One of those jumps is a big deal. Both of them together are a head spinner.
Don’t get me wrong – I’m thrilled about my new job. The other two administrators I work with are great. The clerical staff is so helpful. Teachers have been super welcoming. The district admin mentoring program – non-evaluative, opt in, paired with an administrator not at your school, tailor the conversations and meetings around your needs – seems thoughtful as well. But it is a BIG set of changes.
Day one was a head-spinner. I ask a lot of questions; that’s how I process things. But you can’t ask questions every time anyone says something. That’s both not feasible and annoying. I left that day feeling kind of lost.
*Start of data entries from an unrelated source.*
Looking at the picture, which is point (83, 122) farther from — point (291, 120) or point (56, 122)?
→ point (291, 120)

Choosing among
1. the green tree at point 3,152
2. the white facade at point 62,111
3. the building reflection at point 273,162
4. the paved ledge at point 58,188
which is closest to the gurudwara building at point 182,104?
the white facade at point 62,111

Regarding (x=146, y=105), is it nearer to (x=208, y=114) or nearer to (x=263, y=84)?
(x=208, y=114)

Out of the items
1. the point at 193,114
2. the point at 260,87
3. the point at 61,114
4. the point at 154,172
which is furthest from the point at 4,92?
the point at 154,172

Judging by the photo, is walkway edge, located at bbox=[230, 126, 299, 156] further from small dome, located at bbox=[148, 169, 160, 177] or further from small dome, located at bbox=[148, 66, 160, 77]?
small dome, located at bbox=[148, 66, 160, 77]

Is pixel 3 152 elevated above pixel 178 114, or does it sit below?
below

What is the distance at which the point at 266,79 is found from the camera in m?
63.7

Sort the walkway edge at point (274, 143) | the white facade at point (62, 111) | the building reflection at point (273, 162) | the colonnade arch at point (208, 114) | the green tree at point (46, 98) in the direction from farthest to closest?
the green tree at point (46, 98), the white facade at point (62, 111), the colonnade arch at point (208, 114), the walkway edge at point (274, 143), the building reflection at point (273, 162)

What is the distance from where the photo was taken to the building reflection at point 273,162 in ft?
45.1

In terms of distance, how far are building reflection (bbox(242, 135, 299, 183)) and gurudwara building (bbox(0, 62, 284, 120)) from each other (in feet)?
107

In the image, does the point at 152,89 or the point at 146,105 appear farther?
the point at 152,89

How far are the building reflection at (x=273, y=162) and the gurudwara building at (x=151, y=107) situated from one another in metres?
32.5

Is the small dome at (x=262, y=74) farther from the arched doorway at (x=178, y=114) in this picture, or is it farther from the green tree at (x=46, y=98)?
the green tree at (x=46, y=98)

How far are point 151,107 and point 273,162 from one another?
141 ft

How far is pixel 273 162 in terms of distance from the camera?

Again, that was to be expected. New education system and new country, new role.
Day two was a little different. I was working on tangible things. I asked questions – lots of them – when I had them. I think that I started to get used to feeling lost in larger conversations. Which is fine – I’ll learn the context of these conversations over time.
But I left day two feeling more accomplished. Did I get more done? No, not really. But I knew what I was doing (kind of). I felt competent (kind of).
As I thought about that feeling – competence – it was a little jarring. As a teacher, I usually felt competent: I knew what I was doing to try to get students from point A to point B and how I might fix it when it didn’t work. But in a new role and in a new place that systemic understanding, that path forward, is currently lacking for me.
This feeling, a lack of competence, was a good reminder. As a new teacher, I felt that lack of competence a lot. I slowly lost that feeling: I knew how to reflect, who to talk to about that field trip, what teacher might have an insight on an issue I was struggling with.
Competence is important. Not to lower the bar – excellence is important too. But feeling competent is a win. A huge win, at times. I need to remember that going forward. How can I help people feel competent? What about new teachers or people new to a school? That’s about a quarter of the staff this year.
I’m reminded of what a brilliant friend of mine Darren Hudgins talked about in his newsletter a couple months ago: how are you helping people start the year by feeling ‘right’? Helping them start the year with small wins? In his words, a bit more elegantly:
So as the year continues – or starts – how are you making students and teachers feel competent? How are you helping people feel right? Helping them get small wins? Because my head-spinning couple of days was a reminder of just how important that feeling of competence and the humility of being a beginner really is for us as educators.